Write out again every line of the Saved entries data, starting with the line containing "What is the distance the" and going on through the line containing "1.57 meters", with the requests unchanged. In the answers, scale every number (coordinates and distances alike) by 1.45, rounding each to as many decimal places as it originally had and rounding halves up.

[Saved entries]
- - -

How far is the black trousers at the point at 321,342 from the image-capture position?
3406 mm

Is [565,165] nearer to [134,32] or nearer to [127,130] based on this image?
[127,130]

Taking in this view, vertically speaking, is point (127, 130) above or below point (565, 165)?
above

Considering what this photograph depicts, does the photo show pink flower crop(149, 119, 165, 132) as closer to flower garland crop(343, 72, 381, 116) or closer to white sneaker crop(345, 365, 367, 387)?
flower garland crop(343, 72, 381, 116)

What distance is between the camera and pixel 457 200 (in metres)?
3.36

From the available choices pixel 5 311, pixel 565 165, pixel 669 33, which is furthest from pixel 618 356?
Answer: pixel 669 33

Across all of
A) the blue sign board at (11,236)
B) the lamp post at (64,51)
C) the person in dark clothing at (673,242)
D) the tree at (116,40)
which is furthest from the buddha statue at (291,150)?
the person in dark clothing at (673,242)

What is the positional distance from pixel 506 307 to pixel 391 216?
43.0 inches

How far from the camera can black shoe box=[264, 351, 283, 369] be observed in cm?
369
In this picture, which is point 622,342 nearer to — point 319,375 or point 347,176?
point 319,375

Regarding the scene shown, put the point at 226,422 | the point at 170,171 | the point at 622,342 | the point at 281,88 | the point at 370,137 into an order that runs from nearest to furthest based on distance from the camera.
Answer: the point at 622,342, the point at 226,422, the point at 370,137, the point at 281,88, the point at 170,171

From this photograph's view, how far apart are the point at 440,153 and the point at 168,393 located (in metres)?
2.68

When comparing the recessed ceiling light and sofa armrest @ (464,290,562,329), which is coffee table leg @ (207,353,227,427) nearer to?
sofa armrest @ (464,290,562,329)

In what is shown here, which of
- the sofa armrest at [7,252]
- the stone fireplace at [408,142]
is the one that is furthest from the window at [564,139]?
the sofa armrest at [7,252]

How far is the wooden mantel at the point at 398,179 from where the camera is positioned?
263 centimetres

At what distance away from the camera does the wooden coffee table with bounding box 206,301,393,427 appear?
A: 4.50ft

- - -

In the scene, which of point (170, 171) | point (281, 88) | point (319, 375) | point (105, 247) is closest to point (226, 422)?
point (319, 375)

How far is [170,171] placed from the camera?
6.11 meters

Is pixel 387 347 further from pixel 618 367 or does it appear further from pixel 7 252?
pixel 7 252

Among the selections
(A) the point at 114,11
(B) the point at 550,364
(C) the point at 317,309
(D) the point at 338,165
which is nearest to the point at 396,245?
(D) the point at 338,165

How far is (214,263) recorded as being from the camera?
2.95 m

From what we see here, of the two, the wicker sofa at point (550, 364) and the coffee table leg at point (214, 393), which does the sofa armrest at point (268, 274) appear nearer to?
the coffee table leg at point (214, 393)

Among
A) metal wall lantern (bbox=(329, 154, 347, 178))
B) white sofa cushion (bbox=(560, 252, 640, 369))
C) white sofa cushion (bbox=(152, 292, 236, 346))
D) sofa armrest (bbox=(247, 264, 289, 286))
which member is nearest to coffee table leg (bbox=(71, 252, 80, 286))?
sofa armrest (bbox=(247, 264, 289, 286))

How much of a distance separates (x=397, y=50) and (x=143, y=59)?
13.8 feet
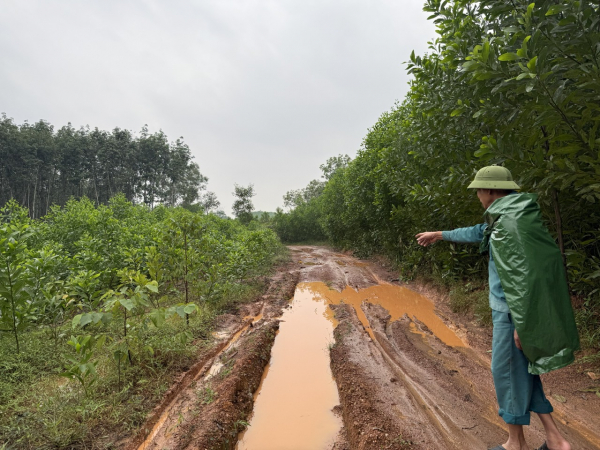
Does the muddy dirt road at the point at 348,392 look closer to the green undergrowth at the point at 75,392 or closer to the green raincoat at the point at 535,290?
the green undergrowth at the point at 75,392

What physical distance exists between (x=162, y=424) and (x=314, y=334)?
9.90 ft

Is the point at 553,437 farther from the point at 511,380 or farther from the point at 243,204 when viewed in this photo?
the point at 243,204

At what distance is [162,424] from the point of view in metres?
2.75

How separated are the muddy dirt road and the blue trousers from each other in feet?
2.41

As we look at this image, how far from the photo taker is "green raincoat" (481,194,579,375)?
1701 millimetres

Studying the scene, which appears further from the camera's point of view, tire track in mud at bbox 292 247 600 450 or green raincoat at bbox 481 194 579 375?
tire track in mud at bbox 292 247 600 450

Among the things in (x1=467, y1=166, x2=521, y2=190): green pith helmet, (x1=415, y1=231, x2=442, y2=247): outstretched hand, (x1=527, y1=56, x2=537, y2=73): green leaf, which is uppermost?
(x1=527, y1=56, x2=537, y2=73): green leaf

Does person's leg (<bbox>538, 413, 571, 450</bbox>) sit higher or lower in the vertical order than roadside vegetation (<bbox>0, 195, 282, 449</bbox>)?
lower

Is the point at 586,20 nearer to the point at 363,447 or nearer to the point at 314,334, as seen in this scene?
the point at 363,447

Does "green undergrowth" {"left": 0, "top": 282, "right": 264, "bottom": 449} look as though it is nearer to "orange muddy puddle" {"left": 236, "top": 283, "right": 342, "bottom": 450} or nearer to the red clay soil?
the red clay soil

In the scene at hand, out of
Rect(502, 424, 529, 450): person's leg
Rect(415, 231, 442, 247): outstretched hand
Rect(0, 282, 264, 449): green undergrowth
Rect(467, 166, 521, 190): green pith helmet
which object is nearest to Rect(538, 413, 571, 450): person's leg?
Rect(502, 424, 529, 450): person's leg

- - -

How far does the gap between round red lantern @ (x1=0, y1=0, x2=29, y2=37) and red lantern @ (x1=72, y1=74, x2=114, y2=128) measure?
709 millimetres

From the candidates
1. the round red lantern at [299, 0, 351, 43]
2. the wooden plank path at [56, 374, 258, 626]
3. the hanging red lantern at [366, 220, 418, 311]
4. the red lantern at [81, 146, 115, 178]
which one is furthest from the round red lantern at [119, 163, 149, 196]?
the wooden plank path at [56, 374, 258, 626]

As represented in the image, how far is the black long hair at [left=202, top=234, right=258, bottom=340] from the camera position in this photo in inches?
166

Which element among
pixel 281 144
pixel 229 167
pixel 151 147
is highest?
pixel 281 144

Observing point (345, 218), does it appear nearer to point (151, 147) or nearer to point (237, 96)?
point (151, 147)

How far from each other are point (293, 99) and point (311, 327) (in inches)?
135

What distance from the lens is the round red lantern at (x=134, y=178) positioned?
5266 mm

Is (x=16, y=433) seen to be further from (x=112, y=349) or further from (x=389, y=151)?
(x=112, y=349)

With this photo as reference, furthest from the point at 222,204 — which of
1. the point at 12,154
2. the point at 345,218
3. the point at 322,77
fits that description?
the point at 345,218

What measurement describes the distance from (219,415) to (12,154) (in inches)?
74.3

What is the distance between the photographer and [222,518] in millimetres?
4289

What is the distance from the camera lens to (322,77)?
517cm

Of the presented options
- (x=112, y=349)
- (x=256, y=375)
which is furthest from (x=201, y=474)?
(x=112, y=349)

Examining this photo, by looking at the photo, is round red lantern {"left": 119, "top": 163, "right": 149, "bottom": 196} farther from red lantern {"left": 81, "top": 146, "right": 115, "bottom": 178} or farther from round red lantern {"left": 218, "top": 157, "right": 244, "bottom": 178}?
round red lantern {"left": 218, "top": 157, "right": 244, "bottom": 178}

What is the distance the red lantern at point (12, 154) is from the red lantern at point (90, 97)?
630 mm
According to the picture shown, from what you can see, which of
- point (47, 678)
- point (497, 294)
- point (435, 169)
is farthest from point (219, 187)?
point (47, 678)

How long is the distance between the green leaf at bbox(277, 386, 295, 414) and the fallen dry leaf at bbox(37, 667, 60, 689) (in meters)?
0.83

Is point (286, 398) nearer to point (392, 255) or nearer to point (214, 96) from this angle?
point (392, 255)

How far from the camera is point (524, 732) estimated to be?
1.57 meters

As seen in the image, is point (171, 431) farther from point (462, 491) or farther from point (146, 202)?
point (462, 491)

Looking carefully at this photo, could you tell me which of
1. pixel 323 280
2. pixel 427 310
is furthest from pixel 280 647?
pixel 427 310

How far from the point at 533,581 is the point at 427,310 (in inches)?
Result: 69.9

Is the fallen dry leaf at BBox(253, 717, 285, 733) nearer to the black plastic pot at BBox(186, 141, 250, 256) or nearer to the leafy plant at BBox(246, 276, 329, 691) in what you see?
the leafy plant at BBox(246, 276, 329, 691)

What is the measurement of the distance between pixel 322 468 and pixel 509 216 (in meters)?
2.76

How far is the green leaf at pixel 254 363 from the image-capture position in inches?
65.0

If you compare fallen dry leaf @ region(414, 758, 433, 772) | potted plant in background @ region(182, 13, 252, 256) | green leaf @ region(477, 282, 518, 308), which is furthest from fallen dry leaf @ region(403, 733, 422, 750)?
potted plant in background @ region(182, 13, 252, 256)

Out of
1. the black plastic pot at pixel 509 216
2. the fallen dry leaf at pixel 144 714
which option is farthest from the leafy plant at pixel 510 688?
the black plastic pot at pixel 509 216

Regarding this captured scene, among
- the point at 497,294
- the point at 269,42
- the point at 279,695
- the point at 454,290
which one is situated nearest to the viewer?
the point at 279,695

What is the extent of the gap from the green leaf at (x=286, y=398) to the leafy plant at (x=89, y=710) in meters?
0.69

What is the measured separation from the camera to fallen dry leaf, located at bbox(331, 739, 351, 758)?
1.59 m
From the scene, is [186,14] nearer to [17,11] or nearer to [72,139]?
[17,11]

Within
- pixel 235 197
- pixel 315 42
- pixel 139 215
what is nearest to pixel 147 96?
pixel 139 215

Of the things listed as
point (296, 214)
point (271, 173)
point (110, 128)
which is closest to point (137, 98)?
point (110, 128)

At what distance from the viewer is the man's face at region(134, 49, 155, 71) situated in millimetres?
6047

- - -

* Finished exercise
What is the distance the red lantern at point (12, 154) is from the red lantern at point (90, 97)?
914 mm
According to the picture shown, from what you can see, which of
- point (47, 678)
- point (497, 294)
- point (435, 169)
is farthest from point (219, 187)?
point (68, 983)

How long is the distance between the green leaf at bbox(277, 386, 295, 414) and the fallen dry leaf at bbox(37, 667, 60, 689) (in meters)?
1.20

Is point (286, 398) nearer to point (392, 255) or nearer to point (214, 96) from this angle?
point (568, 370)

How far from the camera is point (524, 732) estimated to be?
2.28 meters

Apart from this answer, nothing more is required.